2.      Keep Accountable.

Listen, I cannot stress this enough: if you want to make it through your teenage and young adult years without giving into sexual temptation, you must include others.  As Christians, we have the opportunity to be a part of a body of believers who build one another up in truth and love.  Since the goal is to be like Christ, we should constantly involve others in our walk with God.  Think about it: Jesus never once carried out his mission alone.  In fact, Jesus had twelve disciples, spoke to multitudes, and ministered alongside people his entire life.  In order to live a life worthy of the calling (Ephesians 4), we can’t face trials and temptations on our own. 

Fortunately, I have a set of loving parents who know me better than anyone else.  One of the best decisions I ever made was to be 100% open and honest to my parents about my relationships with the opposite sex.  As a result, I gained two mentors that teach from their past mistakes and give advice as needed.  Although honesty and conviction sound unromantic now, purity is always worth striving for.  Hopefully, all young Christians have leaders who can keep them accountable—parents or not.


3.     Don’t Settle.

Ladies, I don’t care how much you love that special someone; if a young man is playing games with your heart and keeping you within arm’s reach, he’ll drop you the second someone better comes along.  You’ve heard it all before and if you’re like me, you’ve read plenty of articles about why you shouldn’t settle for less.  In the blog post I mentioned earlier (the one that inspired me), the writer talked about being a “second choice girl.”  Depending on the length of your attention span, I suggest reading When Did You Become a “Second Choice” Girl before continuing.

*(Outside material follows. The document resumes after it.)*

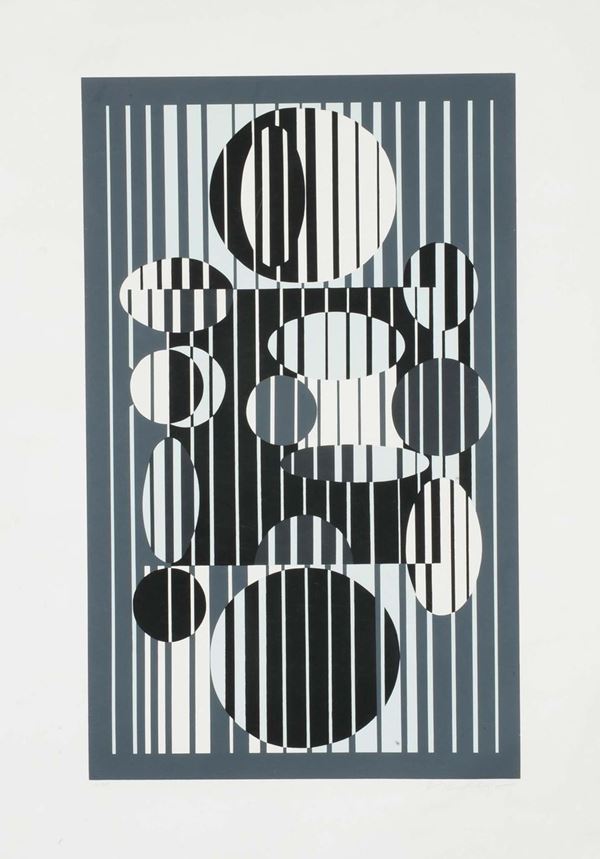 Victor Vasarely Senza titolo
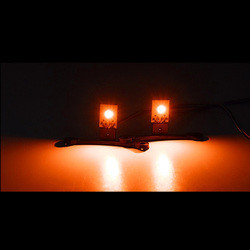 Forme 5W IP67 de Mini Car Auto Motorcycle Modified Angel Devil Eyes Headlight T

Throughout the majority of my teenage and young adulthood, I felt burdened with the feeling of being second best.  By frequently over-analyzing relationships, I became familiar with the “second choice girl” mentality.  It wasn’t long after the “who-knows-what” that I realized my self-esteem was low in all areas of my life.  Often times, I felt less valuable than other girls and—as a result—settled for less because I foolishly thought I was unworthy of more.  Reality is, constant comparison is self-demeaning, destructive, and immature.  As Theodore Roosevelt once said, “Comparison is the thief of joy.” 




Although I’m sure I could add more, I’m going to conclude with this final thought: the pursuit of purity isn’t for yourself.  Allow me to explain, if you read this whole post and walk away encouraged, that’s great.  However, the goal of purity is first for God and then for your spouse.  Chances are, you’re going to marry a guy as messed up as you are.  In fact, the chances are 1 in 1.  Thankfully, there is hope: all things are possible through God—including marriage.  Apart from God, marriage is messy and disappointing.  Although, as my mom pointed out, "even with God, marriage can be messy and disappointing at times.  God just gives us the strength and reason to stick with it if we let him."  

If the goal of marriage is happiness, chances are it will end.  As John Mark Comer points out in his book Loveology, half of marriages end in divorce (that’s a coin toss).  However, something beautiful happens when you bring two broken people together who love God and use each other as catalyst for growth. 

So young singles, remain steadfast in pursuit of purity, “Rejoice always, pray without ceasing, [and] give thanks in all circumstances; for this is the will of God in Christ Jesus for you” (1 Thessalonians 5:16-18).